> Source text
•••

I settled on the “Boathouse” swim as the breeze had blown a lot of surface scum over to the end of the lake and it gave myself a good area of water to cover. A few casts out with a lead revealed I would more than likely be fishing over weed, I didn’t want to get the marker float out and explore the water too much trying to find the drop offs or possible gravel patches etc on only a short session. Subsequently both rods were then set up with chod rigs with so whatever I was fishing on I knew my rig would be tangle free and visible to passing fish.

A “Source” boilie with a small piece of cork inserted inside to pop it up off the leadcore was threaded onto the hair and both were fired out into open water. Half a kilo of boilies were scattered over the top of the baits roughly covering the size of a tennis court and that was it, I was happy with my tactics, my baits and my swim so made the decision to leave the rods out until I either had to leave or my buzzers screamed off. Only thing left to do was sit back relax and enjoy the sun set.

When the light had faded and the bats had come out to play it was time for me to call it a night, usually I won’t be in bed until midnight but when I’m out night fishing I must adjust to natures body clock and end up going sleep within an hour of darkness. I tend to have one eye open, half expecting the the bobbins to hit the rod butts at any moment, maybe I’d convinced myself I’d be lucky to get a bite as I’ve always blanked at Lymmvale in the past, I fell asleep easily.

•••

> Stored rows
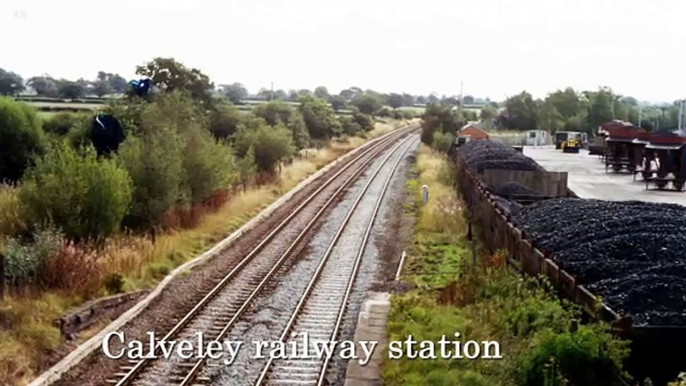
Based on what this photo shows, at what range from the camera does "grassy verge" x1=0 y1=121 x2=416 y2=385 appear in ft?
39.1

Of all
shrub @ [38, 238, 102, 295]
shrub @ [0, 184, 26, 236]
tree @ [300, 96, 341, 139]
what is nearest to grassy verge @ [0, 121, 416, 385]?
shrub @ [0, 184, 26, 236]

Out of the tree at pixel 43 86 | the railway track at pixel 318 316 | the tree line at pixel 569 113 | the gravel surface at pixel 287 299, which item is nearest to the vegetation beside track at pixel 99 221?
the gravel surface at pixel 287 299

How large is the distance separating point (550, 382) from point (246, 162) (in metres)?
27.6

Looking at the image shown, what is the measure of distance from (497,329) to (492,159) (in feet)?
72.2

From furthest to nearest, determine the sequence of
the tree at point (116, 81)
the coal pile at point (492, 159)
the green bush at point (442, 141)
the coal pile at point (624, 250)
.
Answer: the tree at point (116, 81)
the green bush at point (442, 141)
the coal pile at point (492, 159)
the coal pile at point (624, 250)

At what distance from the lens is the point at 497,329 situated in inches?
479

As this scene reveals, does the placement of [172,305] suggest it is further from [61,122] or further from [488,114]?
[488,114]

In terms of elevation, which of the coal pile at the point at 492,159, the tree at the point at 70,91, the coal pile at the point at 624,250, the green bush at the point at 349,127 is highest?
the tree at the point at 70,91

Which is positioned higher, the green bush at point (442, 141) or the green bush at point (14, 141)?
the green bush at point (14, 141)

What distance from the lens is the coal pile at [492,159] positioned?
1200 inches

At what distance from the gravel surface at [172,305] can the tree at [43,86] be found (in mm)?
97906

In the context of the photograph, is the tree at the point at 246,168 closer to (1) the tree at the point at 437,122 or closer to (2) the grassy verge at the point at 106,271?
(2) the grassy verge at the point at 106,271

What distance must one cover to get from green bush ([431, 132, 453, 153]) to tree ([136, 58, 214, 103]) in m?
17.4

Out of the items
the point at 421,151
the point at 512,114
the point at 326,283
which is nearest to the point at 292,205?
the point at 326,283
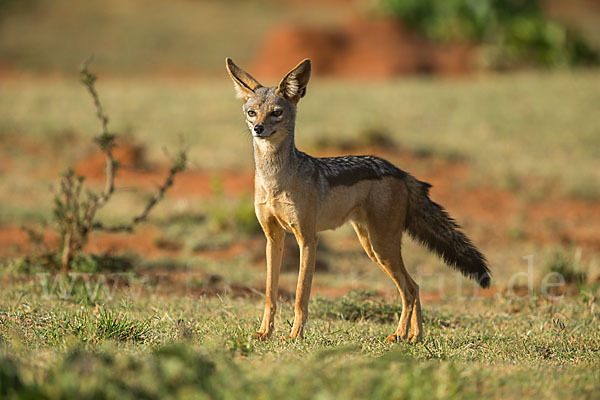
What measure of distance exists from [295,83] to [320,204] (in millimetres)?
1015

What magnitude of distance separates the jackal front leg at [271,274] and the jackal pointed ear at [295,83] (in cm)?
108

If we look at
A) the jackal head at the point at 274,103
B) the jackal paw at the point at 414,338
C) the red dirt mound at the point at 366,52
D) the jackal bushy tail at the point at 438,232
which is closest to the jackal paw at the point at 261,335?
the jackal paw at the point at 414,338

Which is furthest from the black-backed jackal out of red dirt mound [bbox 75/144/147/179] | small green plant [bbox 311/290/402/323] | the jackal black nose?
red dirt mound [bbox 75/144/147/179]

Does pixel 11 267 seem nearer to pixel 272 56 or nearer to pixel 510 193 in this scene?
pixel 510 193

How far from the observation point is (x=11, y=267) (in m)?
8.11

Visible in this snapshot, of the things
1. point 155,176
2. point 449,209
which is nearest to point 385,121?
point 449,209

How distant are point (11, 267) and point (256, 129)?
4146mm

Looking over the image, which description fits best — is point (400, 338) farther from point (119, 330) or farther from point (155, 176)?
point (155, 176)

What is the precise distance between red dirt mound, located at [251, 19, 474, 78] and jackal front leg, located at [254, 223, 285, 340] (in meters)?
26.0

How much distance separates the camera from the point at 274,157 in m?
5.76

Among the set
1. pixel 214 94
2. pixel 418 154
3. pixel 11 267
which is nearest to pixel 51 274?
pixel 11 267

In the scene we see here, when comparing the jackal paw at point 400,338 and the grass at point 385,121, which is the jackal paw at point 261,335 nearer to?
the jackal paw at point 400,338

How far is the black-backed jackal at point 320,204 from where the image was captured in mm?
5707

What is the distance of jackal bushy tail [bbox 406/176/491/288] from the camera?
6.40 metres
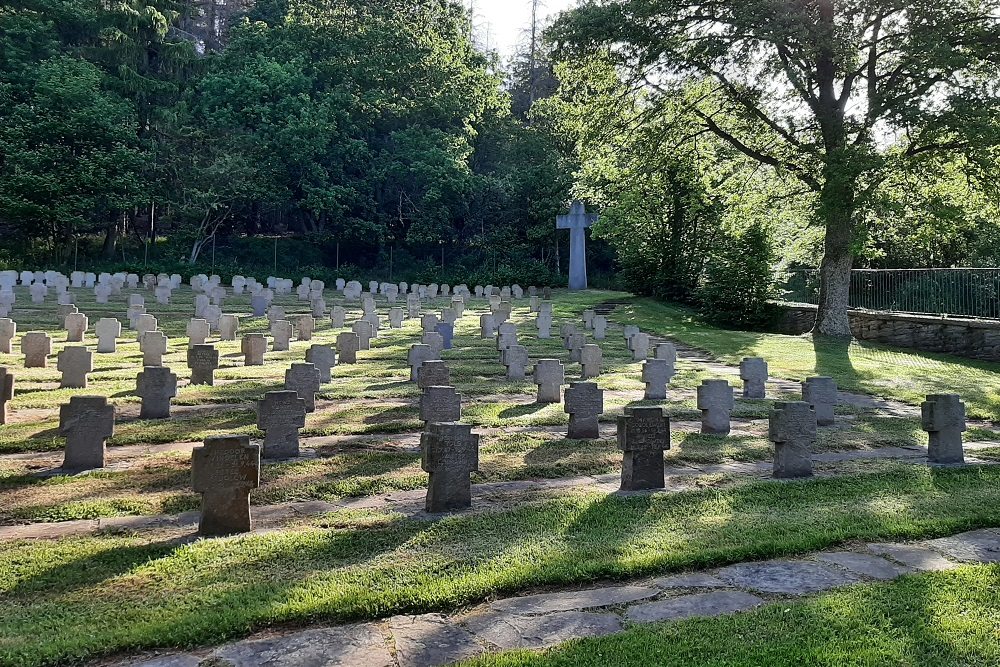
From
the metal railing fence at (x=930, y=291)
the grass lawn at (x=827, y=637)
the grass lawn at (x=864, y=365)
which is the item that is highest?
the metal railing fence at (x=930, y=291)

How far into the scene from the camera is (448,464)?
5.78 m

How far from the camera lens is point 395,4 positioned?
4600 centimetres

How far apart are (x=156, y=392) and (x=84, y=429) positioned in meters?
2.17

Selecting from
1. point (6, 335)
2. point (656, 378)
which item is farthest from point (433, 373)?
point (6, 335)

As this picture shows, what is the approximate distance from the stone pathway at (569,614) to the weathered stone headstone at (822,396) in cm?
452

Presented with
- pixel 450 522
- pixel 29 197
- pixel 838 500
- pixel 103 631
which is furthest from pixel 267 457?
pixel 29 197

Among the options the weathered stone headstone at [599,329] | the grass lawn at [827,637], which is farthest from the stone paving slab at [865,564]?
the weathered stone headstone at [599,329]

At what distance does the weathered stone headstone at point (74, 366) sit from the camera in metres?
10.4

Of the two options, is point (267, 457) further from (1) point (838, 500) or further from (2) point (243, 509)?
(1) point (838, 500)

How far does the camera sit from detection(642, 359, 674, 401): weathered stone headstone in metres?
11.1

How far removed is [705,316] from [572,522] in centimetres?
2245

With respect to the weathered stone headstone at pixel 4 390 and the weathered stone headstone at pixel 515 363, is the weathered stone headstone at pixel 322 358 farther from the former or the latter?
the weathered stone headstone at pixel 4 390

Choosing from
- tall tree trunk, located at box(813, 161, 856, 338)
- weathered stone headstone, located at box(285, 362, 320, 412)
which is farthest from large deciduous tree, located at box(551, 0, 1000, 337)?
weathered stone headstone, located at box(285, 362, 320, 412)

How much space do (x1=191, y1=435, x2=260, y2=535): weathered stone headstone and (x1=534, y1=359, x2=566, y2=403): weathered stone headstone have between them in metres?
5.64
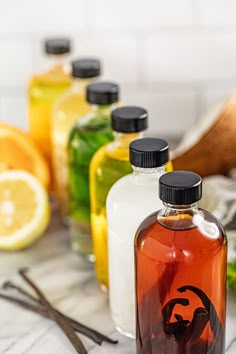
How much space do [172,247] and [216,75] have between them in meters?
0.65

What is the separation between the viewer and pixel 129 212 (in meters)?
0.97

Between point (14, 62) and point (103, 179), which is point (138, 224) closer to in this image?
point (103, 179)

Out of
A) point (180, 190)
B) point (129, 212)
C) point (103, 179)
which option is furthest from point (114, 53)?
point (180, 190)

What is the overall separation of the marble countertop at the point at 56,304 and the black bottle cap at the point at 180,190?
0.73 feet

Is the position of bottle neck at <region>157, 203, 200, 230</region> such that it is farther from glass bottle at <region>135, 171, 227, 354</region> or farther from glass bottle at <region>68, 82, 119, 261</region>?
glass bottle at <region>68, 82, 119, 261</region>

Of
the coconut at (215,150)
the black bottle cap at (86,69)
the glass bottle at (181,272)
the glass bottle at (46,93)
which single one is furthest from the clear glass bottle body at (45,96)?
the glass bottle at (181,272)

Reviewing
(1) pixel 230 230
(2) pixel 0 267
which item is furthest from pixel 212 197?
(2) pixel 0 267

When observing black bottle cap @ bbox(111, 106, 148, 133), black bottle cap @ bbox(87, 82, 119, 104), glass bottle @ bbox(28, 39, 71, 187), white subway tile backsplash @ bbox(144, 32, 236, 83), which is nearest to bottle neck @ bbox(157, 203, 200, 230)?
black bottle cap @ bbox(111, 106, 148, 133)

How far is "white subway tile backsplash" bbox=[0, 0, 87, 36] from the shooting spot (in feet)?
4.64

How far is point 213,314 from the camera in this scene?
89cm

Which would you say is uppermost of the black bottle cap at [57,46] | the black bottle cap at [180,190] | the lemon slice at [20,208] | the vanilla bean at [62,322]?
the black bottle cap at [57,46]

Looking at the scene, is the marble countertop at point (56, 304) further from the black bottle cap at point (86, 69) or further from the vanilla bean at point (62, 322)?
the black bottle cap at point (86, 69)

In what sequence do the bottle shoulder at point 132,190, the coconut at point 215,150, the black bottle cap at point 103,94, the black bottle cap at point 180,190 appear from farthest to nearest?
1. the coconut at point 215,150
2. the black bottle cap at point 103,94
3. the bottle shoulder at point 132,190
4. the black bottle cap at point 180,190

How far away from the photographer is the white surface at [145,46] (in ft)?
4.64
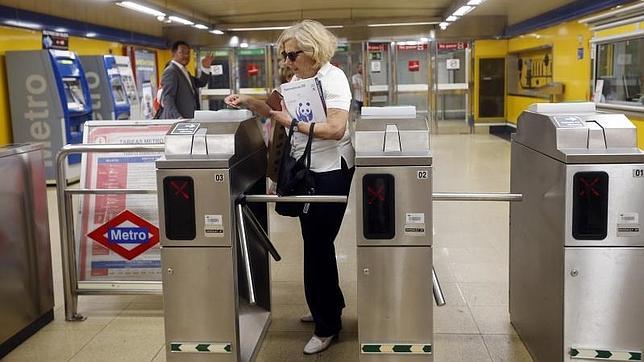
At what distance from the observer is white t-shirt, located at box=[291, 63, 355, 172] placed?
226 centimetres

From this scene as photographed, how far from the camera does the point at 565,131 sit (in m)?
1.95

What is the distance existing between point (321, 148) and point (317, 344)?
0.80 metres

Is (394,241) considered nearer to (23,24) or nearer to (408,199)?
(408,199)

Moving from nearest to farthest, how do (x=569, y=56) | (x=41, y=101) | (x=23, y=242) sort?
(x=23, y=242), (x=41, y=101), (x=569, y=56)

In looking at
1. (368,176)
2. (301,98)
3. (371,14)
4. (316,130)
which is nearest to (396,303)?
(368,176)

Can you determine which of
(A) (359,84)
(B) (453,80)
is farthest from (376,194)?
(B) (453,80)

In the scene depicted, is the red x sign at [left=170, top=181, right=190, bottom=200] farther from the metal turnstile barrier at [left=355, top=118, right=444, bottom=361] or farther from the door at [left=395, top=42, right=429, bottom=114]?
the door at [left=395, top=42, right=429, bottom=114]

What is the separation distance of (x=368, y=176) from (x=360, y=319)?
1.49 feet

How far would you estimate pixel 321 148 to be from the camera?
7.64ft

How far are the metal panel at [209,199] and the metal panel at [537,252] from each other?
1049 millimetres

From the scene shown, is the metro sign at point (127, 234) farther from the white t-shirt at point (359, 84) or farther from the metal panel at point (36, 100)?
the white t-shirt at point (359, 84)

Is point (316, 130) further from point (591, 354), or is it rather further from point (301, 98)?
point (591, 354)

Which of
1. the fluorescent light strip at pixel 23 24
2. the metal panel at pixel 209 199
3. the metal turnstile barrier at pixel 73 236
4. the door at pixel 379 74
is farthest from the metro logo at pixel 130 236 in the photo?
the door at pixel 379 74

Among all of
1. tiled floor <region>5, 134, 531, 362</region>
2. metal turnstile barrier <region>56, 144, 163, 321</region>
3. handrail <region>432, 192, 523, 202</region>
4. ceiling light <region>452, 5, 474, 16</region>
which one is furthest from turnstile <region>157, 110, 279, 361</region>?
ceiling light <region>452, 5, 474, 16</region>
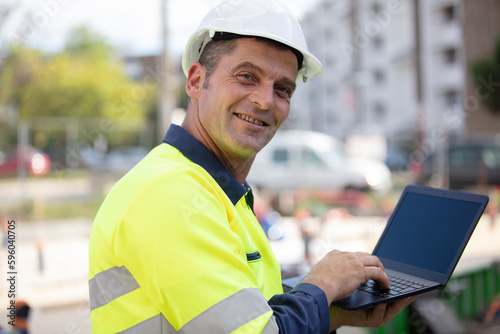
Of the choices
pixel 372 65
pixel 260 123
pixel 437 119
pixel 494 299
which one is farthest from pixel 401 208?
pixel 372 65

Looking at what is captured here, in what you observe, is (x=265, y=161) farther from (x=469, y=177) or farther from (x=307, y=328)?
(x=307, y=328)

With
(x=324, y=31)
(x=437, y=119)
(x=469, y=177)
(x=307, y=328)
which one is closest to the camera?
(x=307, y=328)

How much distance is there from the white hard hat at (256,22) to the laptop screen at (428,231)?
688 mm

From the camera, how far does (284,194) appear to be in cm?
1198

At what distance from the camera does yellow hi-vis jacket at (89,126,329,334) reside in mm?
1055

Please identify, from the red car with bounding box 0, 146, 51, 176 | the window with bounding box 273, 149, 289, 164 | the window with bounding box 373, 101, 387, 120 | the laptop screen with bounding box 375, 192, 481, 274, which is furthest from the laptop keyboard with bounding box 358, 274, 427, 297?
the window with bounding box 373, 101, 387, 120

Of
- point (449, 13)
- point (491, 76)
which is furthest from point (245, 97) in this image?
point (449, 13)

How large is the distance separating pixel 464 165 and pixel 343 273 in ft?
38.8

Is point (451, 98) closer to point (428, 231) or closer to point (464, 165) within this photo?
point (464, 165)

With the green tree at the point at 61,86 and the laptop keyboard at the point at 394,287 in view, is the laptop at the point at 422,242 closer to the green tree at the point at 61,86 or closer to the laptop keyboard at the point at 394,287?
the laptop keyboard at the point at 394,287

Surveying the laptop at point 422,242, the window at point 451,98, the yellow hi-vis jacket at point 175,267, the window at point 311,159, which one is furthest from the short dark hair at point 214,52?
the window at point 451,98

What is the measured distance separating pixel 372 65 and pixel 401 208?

•••

> To be done
1. In the fishing account, roughly how large an area did the scattered boilies cover?
2. Say whether each statement agrees with the fishing account, answering yes or no and quoting the words that decide it: (a) The angler used a marker float to look for drop offs and gravel patches. (b) Both rods were set up with chod rigs. (c) The angler had caught fish at Lymmvale on earlier visits.
3. List every thing the fishing account says the angler was happy with.

> Solution list
1. Roughly the size of a tennis court.

2.
(a) No: "I didn’t want to get the marker float out and explore the water too much"
(b) Yes: "both rods were then set up with chod rigs"
(c) No: "I’ve always blanked at Lymmvale in the past"

3. Tactics, baits, swim